La cittadinanza “limitata” connessa alla mancata garanzia di livelli essenziali di prestazioni, incide sulla tenuta sociale del Sud e rappresenta il primo vincolo all’espansione del tessuto produttivo. Ancora oggi a chi vive nelle aree meridionali, nonostante una pressione fiscale pari se nonsuperiore per effetto delle addizionali locali, mancano, o sono carenti, diritti fondamentali di cittadinanza: in termini di vivibilità dell’ambiente locale, di sicurezza, di adeguati standard di istruzione, di idoneità di servizi sanitari e di cura per la persona adulta e perl’infanzia.
Un caso eclatante: l’abbandono scolastico e il basso tasso di occupazione dei laureati. La SVIMEZ denuncia una marcata divaricazione tra partecipazione all’istruzione e scolarizzazione. Nella scuola primaria, nell’anno scolastico 2016/2017, il tempo pieno c’è stato in oltre il 40% degli istituti del Centro-Nord, mentre al Sud ha riguardato appena il 16% delle scuole e addirittura il 13% nelle isole.
Inoltre, i tassi di partecipazione al Sud sono sì superiori al 95%, ma il tasso di scolarizzazione dei 20-24enni è notevolmente inferiore, a causa di un rilevante e persistente tasso di abbandono scolastico. Nel Mezzogiorno sono circa 300 mila (299.980) i giovani che abbandonano , il 18,4%, a fronte dell’11,1% delle regioni del Centro-Nord. E i valori più elevati si registrano per i maschi, addirittura il 21,5% nel Sud.
Nel Mezzogiorno sono presenti livelli qualitativamente inferiori, dai trasporti, alle mense scolastiche, ai materiali didattici. Sul tasso di apprendimento al Sud pesa anche il contesto economico-sociale e territoriale: la disoccupazione, la povertà diffusa, l’esclusione sociale, la minore istruzione delle famiglie di provenienza e, soprattutto, la mancanza di servizi pubblici efficienti influenzano i percorsi scolastici e l’apprendimento.
Il basso tasso di occupazione per i diplomati e i laureati nel Mezzogiorno a tre anni dalla laurea è testimoniato, secondo la SVIMEZ, da questi dati: appena 70 mila su 160mila (43,8%), contro i 220 mila su 302 mila (72,8%) del Centro Nord. Ciò spiega perché negli ultimi 15 anni c’è stato un aumento dei giovani del Sud emigrati verso il Centro-Nord e/o l’estero: nell’anno accademico 2016/2017, i giovani del Sud iscritti all’università sono circa 685 mila circa, di questi il 25,6%, studia in un ateneo del Centro-Nord.
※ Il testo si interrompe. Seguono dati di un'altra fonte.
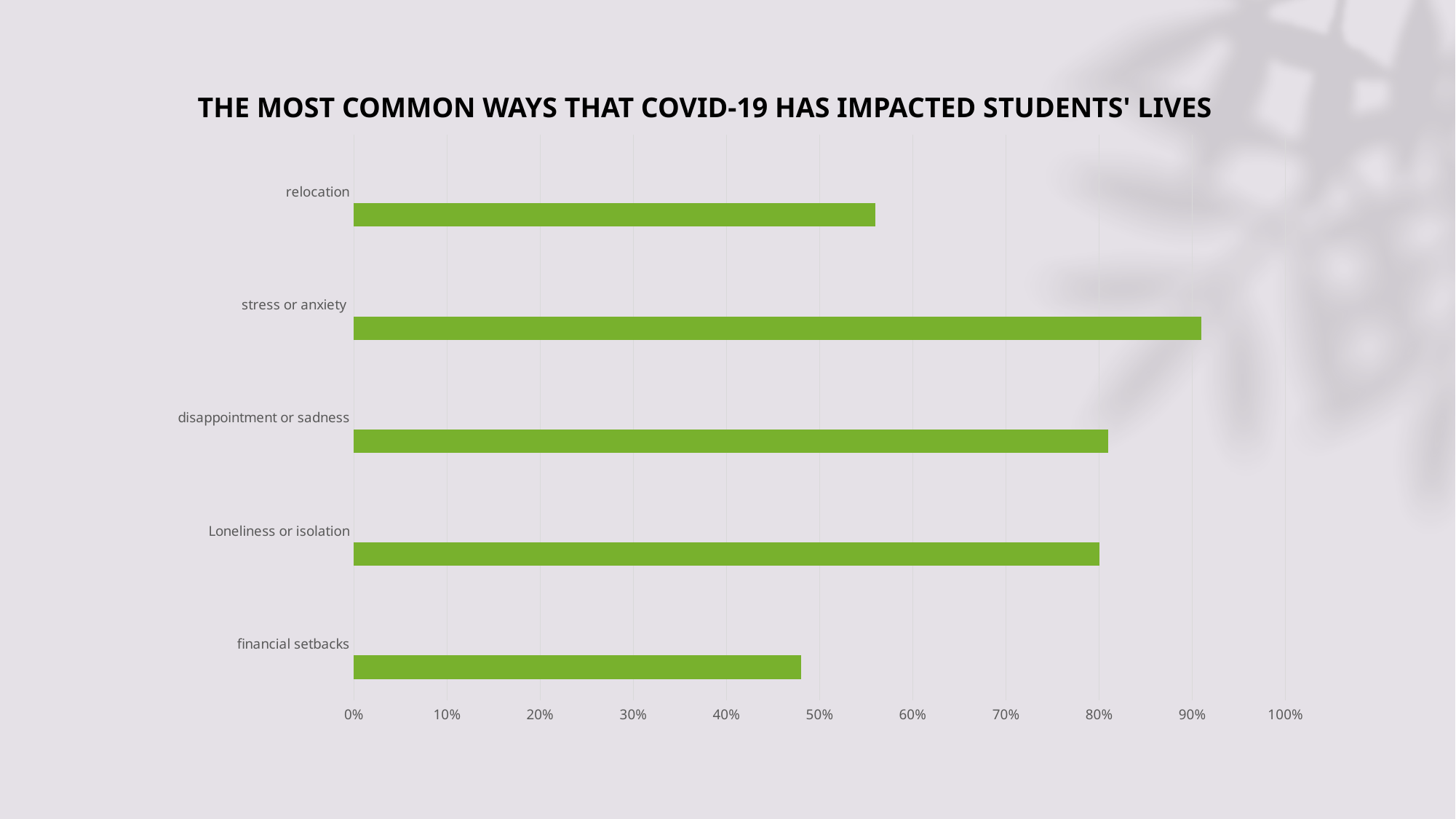
Is the value for stress or anxiety greater or less than 80%? greater What is the title of the chart? THE MOST COMMON WAYS THAT COVID-19 HAS IMPACTED STUDENTS' LIVES Which is larger, the value for stress or anxiety or the value for disappointment or sadness? stress or anxiety How many categories are shown in the chart? 5 Which is larger, the value for relocation or the value for financial setbacks? relocation Which category has the highest value? stress or anxiety Is the value for relocation greater or less than 50%? greater Which category has the lowest value? financial setbacks Is the value for relocation greater or less than 60%? less What kind of chart is shown on the slide? bar chart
Nello stesso anno accademico il movimento “migratorio” per studio ha interessato, quindi, circa il 30% dell’intera popolazione rimasta a studiare in atenei meridionali.
Ciò, secondo la SVIMEZ, comporta, oltre alla perdita di capitale umano, una minore spesa per consumi privati, in diminuzione al Sud, e una minore spesa per istruzione universitaria da parte della Pubblica amministrazione.